Application accordingly, stands disposed of.
Amit Talukdar, J.:
21. I have had the advantage of listening to the order passed by my learned Senior Brother. I beg to differ with the same. I am of the view that the order passed by the learned Sessions Judge, Barasat cannot be maintained for more than one reasons:
1) The final order passed was ex parte without considering the case diary.
2) That being conscious of the gravity of the offence and the amount involved, the learned Sessions Judge was not correct in passing the order. Such power of anticipatory bail, which was exercised by the learned Sessions Judge, in my view, was a wrong exercise of power and should be interfered with.
3) Once I am of the view that the order passed by the learned Sessions Judge cannot be affirmed in this application and the said order is liable to be set aside, the subsequent orders passed thereto by the learned Chief Judicial Magistrate, Alipore is also liable to be set aside.
22. However, as the private opposite parties were enjoying the anticipatory bail for a long period, the liberty should be given to them to approach the proper forum by filing application under Section 438 Cr.
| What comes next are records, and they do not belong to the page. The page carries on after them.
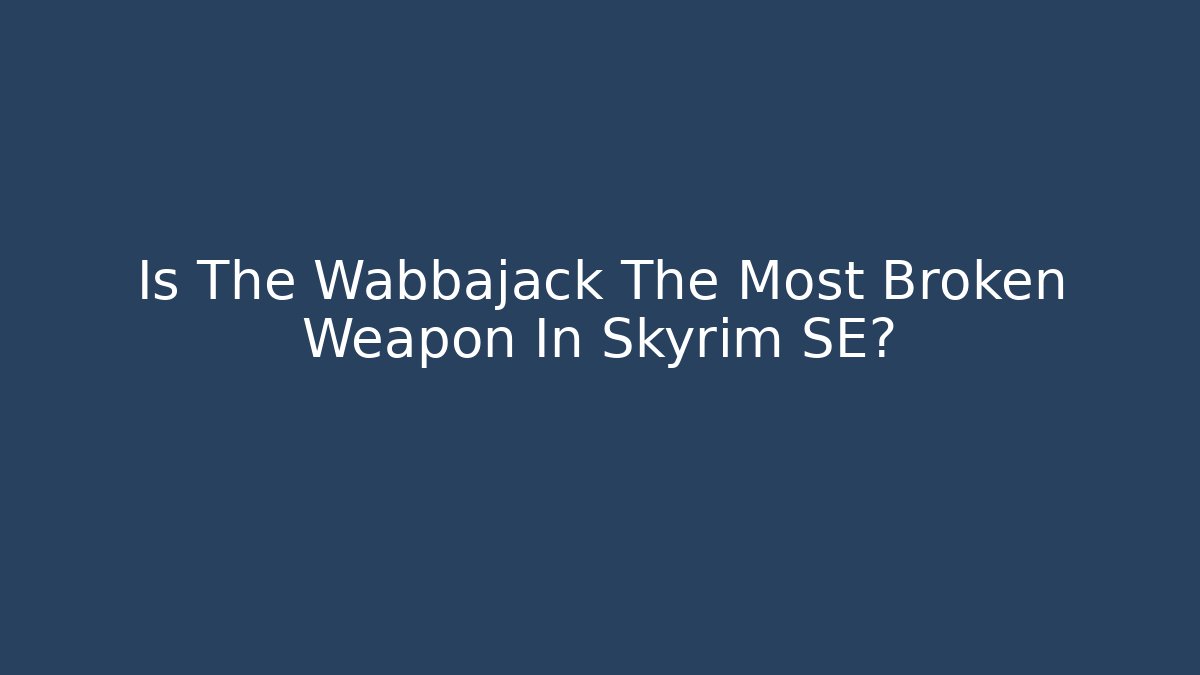 Is The Wabbajack The Most Broken Weapon In Skyrim SE? - The Family Holidays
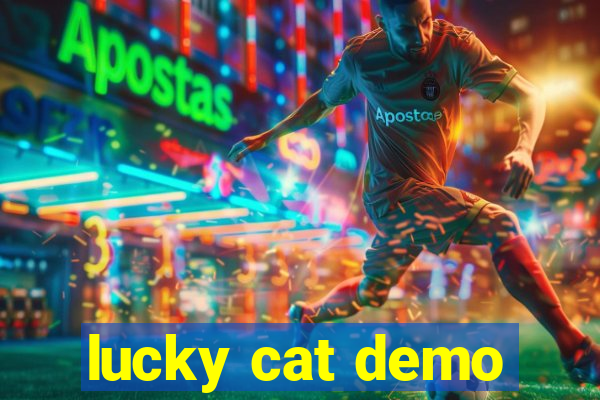 lucky cat demo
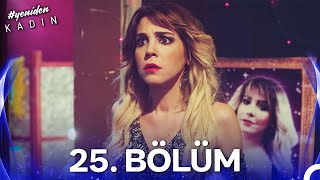 #YENİDEN Kadın 25. Bölüm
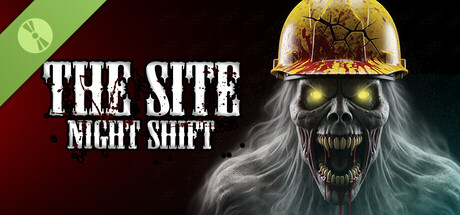 The Site: Night Shift Demo
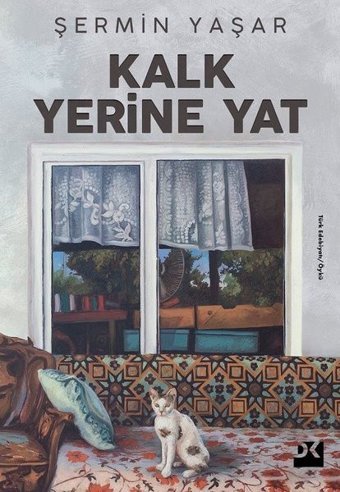 Kalk Yerine Yat Şermin Yaşar Doğan Kitap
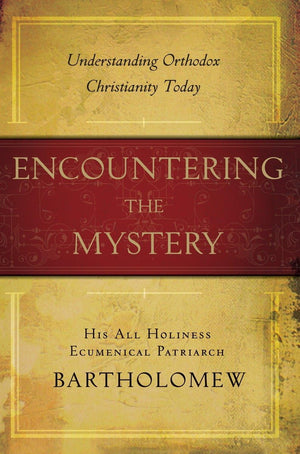 Encountering The Mystery: Understanding Orthodox Christianity Today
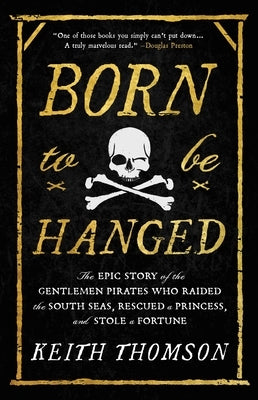 Born to Be Hanged: The Epic Story of the Gentlemen Pirates Who Raided the South Seas, Rescued a Princess, and Stole a Fortune by Thomson, Keith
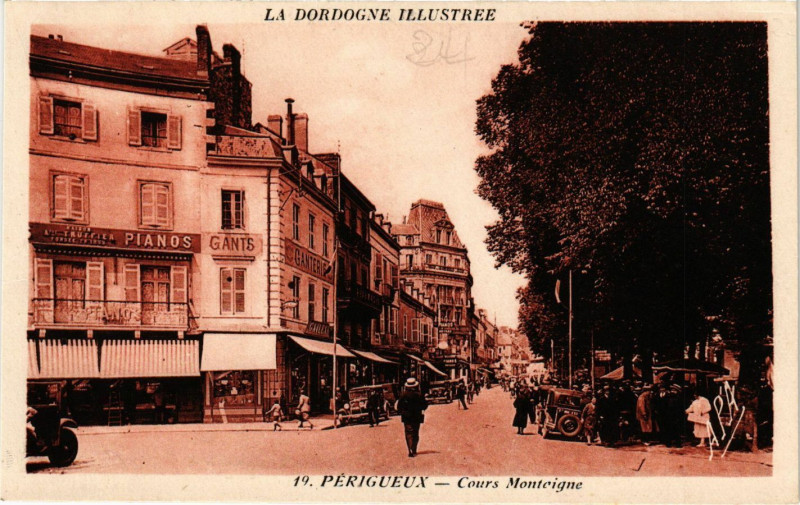 Carte postale ancienne La Dordogne Illustrée - Perigueux - Cous Monteigne à Périgueux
PC afresh.
23. Till order to that effect is passed by the learned Sessions Judge, the present private opposite parties should not be arrested by the investigating agency. The application afresh, if any, is to be filed within a period of fortnight from this date.
Prabuddha Sankar Banerjee, J.:
24. Since we have been unable to reach a consensus, it would be appropriate that this application is laid before the Hon'ble the First Bench within the ambit of Section 392 Cr.PC.